→ **Given task**:
Rewrite all the entries below, putting "rocky outcrop" wherever "coastal rock formation" appears and leaving everything else the same.

+++ Supplied material

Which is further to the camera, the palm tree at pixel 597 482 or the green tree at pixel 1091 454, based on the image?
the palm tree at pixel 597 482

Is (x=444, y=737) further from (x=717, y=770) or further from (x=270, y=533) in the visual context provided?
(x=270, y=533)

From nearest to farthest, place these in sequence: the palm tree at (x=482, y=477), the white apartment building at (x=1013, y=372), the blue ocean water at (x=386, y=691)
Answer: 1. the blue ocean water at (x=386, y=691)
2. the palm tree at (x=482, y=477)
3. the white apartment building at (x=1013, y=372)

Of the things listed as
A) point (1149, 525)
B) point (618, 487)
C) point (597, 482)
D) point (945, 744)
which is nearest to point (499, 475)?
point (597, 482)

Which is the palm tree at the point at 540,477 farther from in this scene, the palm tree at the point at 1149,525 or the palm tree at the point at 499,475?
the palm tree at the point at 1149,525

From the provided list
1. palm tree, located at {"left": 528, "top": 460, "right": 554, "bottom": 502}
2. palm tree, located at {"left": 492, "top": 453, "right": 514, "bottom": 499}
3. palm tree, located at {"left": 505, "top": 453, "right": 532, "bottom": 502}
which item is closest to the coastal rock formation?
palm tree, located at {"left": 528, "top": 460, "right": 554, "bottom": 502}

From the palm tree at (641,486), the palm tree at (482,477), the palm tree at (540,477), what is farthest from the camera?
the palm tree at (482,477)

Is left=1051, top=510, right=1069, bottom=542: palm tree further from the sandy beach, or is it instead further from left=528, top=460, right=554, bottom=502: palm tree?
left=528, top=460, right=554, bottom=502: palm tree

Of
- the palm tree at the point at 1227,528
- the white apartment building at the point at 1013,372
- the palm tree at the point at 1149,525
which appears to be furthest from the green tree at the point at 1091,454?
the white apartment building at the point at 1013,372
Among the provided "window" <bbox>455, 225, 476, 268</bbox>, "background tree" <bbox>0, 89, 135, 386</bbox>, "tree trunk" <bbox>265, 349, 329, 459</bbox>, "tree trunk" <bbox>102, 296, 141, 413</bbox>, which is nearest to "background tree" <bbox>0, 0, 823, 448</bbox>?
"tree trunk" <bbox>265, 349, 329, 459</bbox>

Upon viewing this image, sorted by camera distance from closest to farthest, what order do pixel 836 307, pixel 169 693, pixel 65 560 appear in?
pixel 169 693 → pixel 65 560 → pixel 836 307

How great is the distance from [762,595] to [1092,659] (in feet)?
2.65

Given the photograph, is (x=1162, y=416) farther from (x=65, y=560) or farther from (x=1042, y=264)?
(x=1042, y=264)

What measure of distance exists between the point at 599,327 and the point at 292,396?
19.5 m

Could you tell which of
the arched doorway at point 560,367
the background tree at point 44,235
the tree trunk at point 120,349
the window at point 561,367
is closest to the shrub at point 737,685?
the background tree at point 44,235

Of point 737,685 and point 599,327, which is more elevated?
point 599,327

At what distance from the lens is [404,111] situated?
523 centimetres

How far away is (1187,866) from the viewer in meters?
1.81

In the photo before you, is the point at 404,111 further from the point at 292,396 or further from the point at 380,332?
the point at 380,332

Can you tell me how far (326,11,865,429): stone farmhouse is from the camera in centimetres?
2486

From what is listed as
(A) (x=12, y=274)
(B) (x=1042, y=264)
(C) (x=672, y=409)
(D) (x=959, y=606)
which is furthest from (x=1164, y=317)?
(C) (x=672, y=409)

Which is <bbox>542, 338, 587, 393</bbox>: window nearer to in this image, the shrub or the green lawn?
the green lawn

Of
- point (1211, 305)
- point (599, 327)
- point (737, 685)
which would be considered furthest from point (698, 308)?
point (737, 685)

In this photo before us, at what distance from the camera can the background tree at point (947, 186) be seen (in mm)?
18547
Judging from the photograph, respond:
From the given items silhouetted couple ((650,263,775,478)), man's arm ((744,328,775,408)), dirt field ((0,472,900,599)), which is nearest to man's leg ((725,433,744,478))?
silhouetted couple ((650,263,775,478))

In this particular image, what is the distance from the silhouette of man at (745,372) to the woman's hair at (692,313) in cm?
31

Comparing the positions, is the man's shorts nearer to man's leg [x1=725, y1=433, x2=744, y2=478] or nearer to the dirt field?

++++++

→ **Solution to this problem**:
Which is further to the camera, the palm tree at pixel 597 482 or the green tree at pixel 1091 454, based on the image?
the palm tree at pixel 597 482

Is (x=444, y=737) further from (x=717, y=770) or further from (x=270, y=533) in the visual context provided?
(x=270, y=533)

From nearest to farthest, place these in sequence: the palm tree at (x=482, y=477), the white apartment building at (x=1013, y=372), the blue ocean water at (x=386, y=691)
Answer: 1. the blue ocean water at (x=386, y=691)
2. the palm tree at (x=482, y=477)
3. the white apartment building at (x=1013, y=372)

Of the things listed as
A) point (1149, 525)
B) point (618, 487)
C) point (597, 482)
D) point (945, 744)
which is nearest to point (499, 475)?
point (597, 482)

Which is the palm tree at the point at 540,477 farther from in this scene, the palm tree at the point at 1149,525 or the palm tree at the point at 499,475?
the palm tree at the point at 1149,525

From the provided list
1. palm tree, located at {"left": 528, "top": 460, "right": 554, "bottom": 502}
2. palm tree, located at {"left": 492, "top": 453, "right": 514, "bottom": 499}
3. palm tree, located at {"left": 505, "top": 453, "right": 532, "bottom": 502}
which item is closest to the rocky outcrop?
palm tree, located at {"left": 528, "top": 460, "right": 554, "bottom": 502}

From the palm tree at (641,486), the palm tree at (482,477), the palm tree at (540,477), what is farthest from the camera?
the palm tree at (482,477)

Is left=1051, top=510, right=1069, bottom=542: palm tree further from the sandy beach, or is it instead further from left=528, top=460, right=554, bottom=502: palm tree?
left=528, top=460, right=554, bottom=502: palm tree

Of
- the palm tree at the point at 1227,528
- the white apartment building at the point at 1013,372
- the palm tree at the point at 1149,525
which appears to be furthest from the green tree at the point at 1091,454?
the white apartment building at the point at 1013,372
Among the provided "window" <bbox>455, 225, 476, 268</bbox>, "background tree" <bbox>0, 89, 135, 386</bbox>, "tree trunk" <bbox>265, 349, 329, 459</bbox>, "tree trunk" <bbox>102, 296, 141, 413</bbox>, which is nearest to "background tree" <bbox>0, 0, 823, 448</bbox>?
"tree trunk" <bbox>265, 349, 329, 459</bbox>

Upon viewing this image, sorted by camera distance from closest to farthest, what order do pixel 836 307, pixel 169 693, pixel 65 560 appear in?
pixel 169 693 → pixel 65 560 → pixel 836 307

How great is the distance from [762,595] to [1092,659] (in feet)?
2.65

Given the photograph, is (x=1162, y=416) farther from (x=65, y=560) or farther from (x=1042, y=264)?
(x=1042, y=264)

What measure of distance exists between the point at 599,327 and the point at 292,396?
19.5 m

Could you tell which of
the arched doorway at point 560,367
the background tree at point 44,235
the tree trunk at point 120,349
the window at point 561,367
is closest to the shrub at point 737,685?
the background tree at point 44,235

Of point 737,685 and point 599,327, which is more elevated?
point 599,327

At what distance from the lens is [404,111] situated?
523 centimetres

How far away is (1187,866) from the viewer in meters?
1.81

In the photo before you, is the point at 404,111 further from the point at 292,396 or further from the point at 380,332?
the point at 380,332

Can you tell me how far (326,11,865,429): stone farmhouse is from the camera in centimetres?
2486

From what is listed as
(A) (x=12, y=274)
(B) (x=1042, y=264)
(C) (x=672, y=409)
(D) (x=959, y=606)
which is furthest from (x=1164, y=317)?
(C) (x=672, y=409)

Which is <bbox>542, 338, 587, 393</bbox>: window nearer to in this image, the shrub or the green lawn?
the green lawn

Of
- point (1211, 305)
- point (599, 327)
- point (737, 685)
which would be considered furthest from point (698, 308)?
point (737, 685)

In this photo before us, at what distance from the camera can the background tree at point (947, 186) be seen (in mm)?
18547
Judging from the photograph, respond:
From the given items silhouetted couple ((650,263,775,478)), man's arm ((744,328,775,408)), dirt field ((0,472,900,599)), which is nearest to man's leg ((725,433,744,478))?
silhouetted couple ((650,263,775,478))

In this particular image, what is the distance from the silhouette of man at (745,372) to the woman's hair at (692,313) in cm?
31

Comparing the positions, is the man's shorts nearer to man's leg [x1=725, y1=433, x2=744, y2=478] or nearer to the dirt field?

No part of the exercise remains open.